> _What is asked_
a – Translate this sentence from the article on wedding cash gifts into Spanish: "His neighbors, relatives and all those who previously received his cash will visit him on the specified date where he prepares a lunch banquet and collects the money."
b – According to the article on wedding cash gifts, along which line does Muhammad Abu Zaid drive his microbus?
c – Pick up the article on wedding cash gifts where it stops and write what comes next.

> _Excerpted passage_
** BEGIN **
From marriage to microbus

Thirty-five year-old Muhammad Abu Zaid, who got married last March, stresses that he was thinking of travelling to Saudi Arabia to work as a private driver, but his father convinced him of staying, getting married, and buying a taxi as his source of income. Muhammad says he gathered about 150,000 pounds (US $21,500) in wedding gifts, which helped him buy the microbus he now drives along the Mansoura-Dumyat line. “Though I have to pay 2,000 pounds (US $286) per month as cash for another three years in order to settle what I owe to those who attended my wedding and helped me, I am content with the little remaining at the end of the month, as it has spared me from the burdens of travelling abroad and estrangement,” Muhammad said.

Cash money is a solidarity initiative

Affirming that cash gifts are not only a courtesy but also a solidarity initiative passed from one generation to the next one, to change the lives of many people, Muhammad says that no one is ever taken advantage of. Those who have children and need money to buy land or to establish businesses may resort to the so called ‘circumcision parties’ where the father hangs a banner that reads “so and so invites you to the party of his sons,” to let all know that he needs the money he has already given as cash money in the weddings. His neighbors, relatives and all those who previously received his cash will visit him on the specified date where he prepares a lunch banquet and collects the money. Later, he registers all the money received in a notebook devoted for this purpose, so that donors are protected.
** END **
(Rows from a segmentation dataset)
** BEGIN **
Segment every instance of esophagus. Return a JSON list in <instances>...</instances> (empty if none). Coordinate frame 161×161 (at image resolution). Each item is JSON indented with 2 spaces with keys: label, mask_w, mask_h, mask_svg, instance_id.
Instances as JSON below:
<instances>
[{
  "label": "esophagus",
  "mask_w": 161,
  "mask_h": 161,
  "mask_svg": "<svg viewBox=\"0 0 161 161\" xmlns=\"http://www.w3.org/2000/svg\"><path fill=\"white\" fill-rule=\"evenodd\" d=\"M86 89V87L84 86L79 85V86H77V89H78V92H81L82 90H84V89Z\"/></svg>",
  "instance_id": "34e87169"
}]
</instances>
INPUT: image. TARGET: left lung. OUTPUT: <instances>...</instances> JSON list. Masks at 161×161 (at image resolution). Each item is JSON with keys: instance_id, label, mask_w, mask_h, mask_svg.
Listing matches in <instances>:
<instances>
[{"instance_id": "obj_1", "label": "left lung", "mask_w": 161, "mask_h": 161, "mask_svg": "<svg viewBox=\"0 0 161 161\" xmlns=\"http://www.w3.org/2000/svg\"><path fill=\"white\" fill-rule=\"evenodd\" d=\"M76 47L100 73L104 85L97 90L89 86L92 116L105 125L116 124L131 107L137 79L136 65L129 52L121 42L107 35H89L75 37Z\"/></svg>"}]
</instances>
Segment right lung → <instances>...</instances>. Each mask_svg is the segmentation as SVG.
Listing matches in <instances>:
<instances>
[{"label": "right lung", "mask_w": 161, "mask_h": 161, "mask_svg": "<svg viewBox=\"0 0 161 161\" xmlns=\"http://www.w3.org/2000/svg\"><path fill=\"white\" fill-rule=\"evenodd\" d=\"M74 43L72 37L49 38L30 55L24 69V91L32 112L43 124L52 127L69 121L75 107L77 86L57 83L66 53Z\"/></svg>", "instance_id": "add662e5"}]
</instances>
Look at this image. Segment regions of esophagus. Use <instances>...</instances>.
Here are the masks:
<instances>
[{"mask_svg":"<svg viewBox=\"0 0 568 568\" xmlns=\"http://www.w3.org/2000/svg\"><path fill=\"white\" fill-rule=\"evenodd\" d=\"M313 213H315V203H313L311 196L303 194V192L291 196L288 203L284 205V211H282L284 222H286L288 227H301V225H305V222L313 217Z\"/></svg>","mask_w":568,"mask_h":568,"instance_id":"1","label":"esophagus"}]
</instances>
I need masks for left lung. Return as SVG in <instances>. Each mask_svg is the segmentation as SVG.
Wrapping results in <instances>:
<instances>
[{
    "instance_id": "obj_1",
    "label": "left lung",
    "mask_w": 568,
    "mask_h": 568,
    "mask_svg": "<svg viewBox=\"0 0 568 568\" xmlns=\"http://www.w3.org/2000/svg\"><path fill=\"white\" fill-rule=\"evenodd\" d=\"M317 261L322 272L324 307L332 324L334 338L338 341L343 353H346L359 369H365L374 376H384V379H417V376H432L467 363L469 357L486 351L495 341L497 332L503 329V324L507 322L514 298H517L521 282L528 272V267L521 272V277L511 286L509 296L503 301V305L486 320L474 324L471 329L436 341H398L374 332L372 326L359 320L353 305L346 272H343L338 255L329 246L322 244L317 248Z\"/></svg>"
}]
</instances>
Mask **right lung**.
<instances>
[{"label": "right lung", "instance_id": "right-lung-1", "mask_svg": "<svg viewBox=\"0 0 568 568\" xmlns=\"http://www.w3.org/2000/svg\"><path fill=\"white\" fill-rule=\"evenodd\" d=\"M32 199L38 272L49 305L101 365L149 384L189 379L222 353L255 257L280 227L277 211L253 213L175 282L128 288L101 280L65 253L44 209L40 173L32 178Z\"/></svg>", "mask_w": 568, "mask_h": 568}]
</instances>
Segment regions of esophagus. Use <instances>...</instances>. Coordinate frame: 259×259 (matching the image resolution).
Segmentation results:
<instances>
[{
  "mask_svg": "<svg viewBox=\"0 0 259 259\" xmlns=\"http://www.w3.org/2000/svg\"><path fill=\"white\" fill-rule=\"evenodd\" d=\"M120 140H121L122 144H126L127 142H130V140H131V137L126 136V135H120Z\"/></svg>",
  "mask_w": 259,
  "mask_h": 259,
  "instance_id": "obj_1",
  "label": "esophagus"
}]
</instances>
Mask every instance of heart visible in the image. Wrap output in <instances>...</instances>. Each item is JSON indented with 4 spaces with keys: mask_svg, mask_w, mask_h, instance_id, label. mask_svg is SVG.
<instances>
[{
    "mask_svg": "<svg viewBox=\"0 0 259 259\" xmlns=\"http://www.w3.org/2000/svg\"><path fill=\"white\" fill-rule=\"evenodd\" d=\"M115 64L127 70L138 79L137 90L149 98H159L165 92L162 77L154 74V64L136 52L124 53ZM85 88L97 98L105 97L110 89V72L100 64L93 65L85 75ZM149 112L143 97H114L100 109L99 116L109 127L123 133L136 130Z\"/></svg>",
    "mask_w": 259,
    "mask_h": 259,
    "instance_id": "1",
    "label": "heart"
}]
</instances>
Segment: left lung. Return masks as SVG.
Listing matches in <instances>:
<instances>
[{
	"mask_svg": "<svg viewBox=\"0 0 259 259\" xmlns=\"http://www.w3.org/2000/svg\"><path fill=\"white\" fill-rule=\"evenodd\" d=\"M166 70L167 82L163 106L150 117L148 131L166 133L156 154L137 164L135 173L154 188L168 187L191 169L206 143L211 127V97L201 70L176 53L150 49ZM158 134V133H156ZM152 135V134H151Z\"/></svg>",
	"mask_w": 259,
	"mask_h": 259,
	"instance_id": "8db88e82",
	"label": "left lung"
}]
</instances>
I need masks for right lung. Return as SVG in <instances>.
** END **
> _Results_
a – Sus vecinos, parientes y todos los que antes recibieron su dinero lo visitarán en la fecha señalada, en la que él prepara un banquete de almuerzo y recoge el dinero.

b – The Mansoura-Dumyat line.

c –
Parties involve cases of fraud

Sometimes this solidarity initiative is misused. In 1995, one of the city residents, as Ahmad Hassan recalls, organized a circumcision party to which he invited the city. Since the host was working in the furniture trade, attendees were owners of the largest furniture showrooms and wood traders. Having gathered around (US $64,000) L.E. 450 thousand, the man surprised everyone when he, only few days later, sold his house and the showroom located in the house and left the small city, without a trace. However, this incident has never happened again.